Easiest way to compare two Excel files in Java?

Question

I'm writing a JUnit test for some code that produces an Excel file (which is binary). I have another Excel file that contains my expected output. What's the easiest way to compare the actual file to the expected file?

Sure I could write the code myself, but I was wondering if there's an existing method in a trusted third-party library (e.g. Spring or Apache Commons) that already does this.

Toby · Answer 1 · 2013-01-24T15:30:43.990

19

You might consider using my project simple-excel which provides a bunch of Hamcrest Matchers to do the job.
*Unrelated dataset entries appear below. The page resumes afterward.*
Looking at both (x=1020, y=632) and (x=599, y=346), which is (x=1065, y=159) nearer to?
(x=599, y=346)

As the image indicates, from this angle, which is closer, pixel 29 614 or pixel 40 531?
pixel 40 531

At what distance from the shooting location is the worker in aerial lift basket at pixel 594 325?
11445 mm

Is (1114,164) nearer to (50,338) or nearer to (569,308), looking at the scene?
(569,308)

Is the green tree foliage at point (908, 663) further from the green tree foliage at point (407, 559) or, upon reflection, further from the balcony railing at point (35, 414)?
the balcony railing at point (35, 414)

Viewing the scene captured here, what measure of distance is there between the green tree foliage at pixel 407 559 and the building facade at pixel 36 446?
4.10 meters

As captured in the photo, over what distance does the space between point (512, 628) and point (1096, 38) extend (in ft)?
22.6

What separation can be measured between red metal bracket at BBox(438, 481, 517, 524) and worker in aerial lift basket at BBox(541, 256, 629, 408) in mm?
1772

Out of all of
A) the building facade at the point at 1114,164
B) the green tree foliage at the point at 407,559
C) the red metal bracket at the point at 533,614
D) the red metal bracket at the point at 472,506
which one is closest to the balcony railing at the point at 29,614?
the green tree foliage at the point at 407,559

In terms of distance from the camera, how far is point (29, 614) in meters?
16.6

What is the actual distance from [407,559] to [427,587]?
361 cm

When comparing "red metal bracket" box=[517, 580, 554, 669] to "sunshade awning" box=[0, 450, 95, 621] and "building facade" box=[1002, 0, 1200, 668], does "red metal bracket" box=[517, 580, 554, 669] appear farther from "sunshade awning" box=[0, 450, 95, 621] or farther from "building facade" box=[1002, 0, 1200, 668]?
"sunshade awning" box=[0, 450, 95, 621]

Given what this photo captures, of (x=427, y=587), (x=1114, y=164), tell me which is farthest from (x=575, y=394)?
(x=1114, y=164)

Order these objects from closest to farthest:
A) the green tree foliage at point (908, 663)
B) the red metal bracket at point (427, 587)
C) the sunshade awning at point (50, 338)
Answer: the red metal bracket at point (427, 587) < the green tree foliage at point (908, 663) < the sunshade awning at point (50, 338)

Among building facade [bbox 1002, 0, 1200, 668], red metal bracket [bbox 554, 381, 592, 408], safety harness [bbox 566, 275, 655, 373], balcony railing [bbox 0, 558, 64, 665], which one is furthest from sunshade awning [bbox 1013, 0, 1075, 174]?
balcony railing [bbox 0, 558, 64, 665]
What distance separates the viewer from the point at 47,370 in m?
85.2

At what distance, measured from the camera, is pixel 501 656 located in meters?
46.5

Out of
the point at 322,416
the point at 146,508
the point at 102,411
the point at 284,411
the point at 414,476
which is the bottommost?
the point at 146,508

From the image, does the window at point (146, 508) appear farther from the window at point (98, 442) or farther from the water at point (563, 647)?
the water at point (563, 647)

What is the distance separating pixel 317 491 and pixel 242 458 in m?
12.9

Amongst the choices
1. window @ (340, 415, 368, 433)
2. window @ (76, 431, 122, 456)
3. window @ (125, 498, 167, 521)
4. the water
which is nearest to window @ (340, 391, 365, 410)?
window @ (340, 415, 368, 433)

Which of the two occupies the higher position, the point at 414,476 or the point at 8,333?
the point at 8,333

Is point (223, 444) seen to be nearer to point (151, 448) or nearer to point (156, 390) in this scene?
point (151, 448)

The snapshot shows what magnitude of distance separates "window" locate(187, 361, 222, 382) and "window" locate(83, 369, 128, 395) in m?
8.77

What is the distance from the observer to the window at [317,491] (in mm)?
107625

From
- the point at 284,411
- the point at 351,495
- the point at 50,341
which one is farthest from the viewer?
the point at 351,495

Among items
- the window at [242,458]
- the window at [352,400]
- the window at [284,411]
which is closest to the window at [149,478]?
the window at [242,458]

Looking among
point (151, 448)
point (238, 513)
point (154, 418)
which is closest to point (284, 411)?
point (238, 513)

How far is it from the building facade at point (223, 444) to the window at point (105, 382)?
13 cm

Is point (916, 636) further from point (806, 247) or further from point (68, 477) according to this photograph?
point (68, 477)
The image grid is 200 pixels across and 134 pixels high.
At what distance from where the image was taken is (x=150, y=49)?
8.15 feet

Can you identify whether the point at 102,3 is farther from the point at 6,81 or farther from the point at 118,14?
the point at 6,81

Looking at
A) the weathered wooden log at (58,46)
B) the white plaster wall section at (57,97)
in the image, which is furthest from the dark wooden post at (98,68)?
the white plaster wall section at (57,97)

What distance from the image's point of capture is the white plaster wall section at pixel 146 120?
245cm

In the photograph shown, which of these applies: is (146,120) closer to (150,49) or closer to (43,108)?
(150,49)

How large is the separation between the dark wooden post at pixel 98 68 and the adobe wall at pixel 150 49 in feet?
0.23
When you do something like the following,

assertThat(actual, WorkbookMatcher.sameWorkbook(expected));

You'd see, for example,

java.lang.AssertionError:
Expected: entire workbook to be equal
     but: cell at "C14" contained <"bananas"> expected <nothing>,
          cell at "C15" contained <"1,850,000 EUR"> expected <"1,850,000.00 EUR">,
          cell at "D16" contained <nothing> expected <"Tue Sep 04 06:30:00">
    at org.hamcrest.MatcherAssert.assertThat(MatcherAssert.java:20)

That way, you can run it from your automatted tests and get meaningful feedback whilst you're developing.

You can read more about it at this article on my site

edited Jan 24 '13 at 15:30

answered Sep 10 '12 at 07:21

Toby

9,523
8
36
59

If you're the developer of this project, you should probably add a disclaimer to that effect. – Andrew Swan Sep 12 '12 at 03:06
Because apart from being good form, it's a rule of this site, see http://stackoverflow.com/faq#promotion. – Andrew Swan Sep 13 '12 at 08:28
2

sure, but i'd say its not so much a rule from SO; it suggests that the community may get peeved with you. I'd have thought this could happen in the case of flagrant self promotion. My reply is genuine and fits into modern java testing strategies, ie hamcrest, well. Its a good answer to the question, whomever offered it IMO. – Toby Sep 14 '12 at 13:27
@Toby .. instead of assertion error, can I get simply the result of comparison in some easy to read format? I want the differences to be feed to another function for further processing. – Garry Aug 24 '15 at 07:04
Not by default but you could do something around a custom runner to catch the assertion error and process it. For something more elegant, you could try calling the matchers directly which should return a boolean. You can build up the errors in a customer Description class and process it that way... – Toby Aug 25 '15 at 08:19
1

Why you don't put that in maven central? Also what is the license? Is there any limitation using it? Do i have to give my code if i use your library? – isaac.hazan Dec 24 '15 at 08:14
If you look in the source, you'll see it's an Apache 2 licence. See the licence for details (http://www.apache.org/licenses/LICENSE-2.0). You don't have to give your code away if you use it. As to maven central, it's already available via a Maven repository so can be easily downloaded from within a pom.xml (see https://github.com/tobyweston/simple-excel/issues/6 for details) – Toby Dec 28 '15 at 18:28
Not available on Maven Central or jcenter. Meh. – barfuin Feb 27 '20 at 21:13

score 9 · Accepted Answer · answered May 15 '09 at 07:26

9

Here's what I ended up doing (with the heavy lifting being done by DBUnit):

/**
 * Compares the data in the two Excel files represented by the given input
 * streams, closing them on completion
 * 
 * @param expected can't be <code>null</code>
 * @param actual can't be <code>null</code>
 * @throws Exception
 */
private void compareExcelFiles(InputStream expected, InputStream actual)
  throws Exception
{
  try {
    Assertion.assertEquals(new XlsDataSet(expected), new XlsDataSet(actual));
  }
  finally {
    IOUtils.closeQuietly(expected);
    IOUtils.closeQuietly(actual);
  }
}

This compares the data in the two files, with no risk of false negatives from any irrelevant metadata that might be different. Hope this helps someone.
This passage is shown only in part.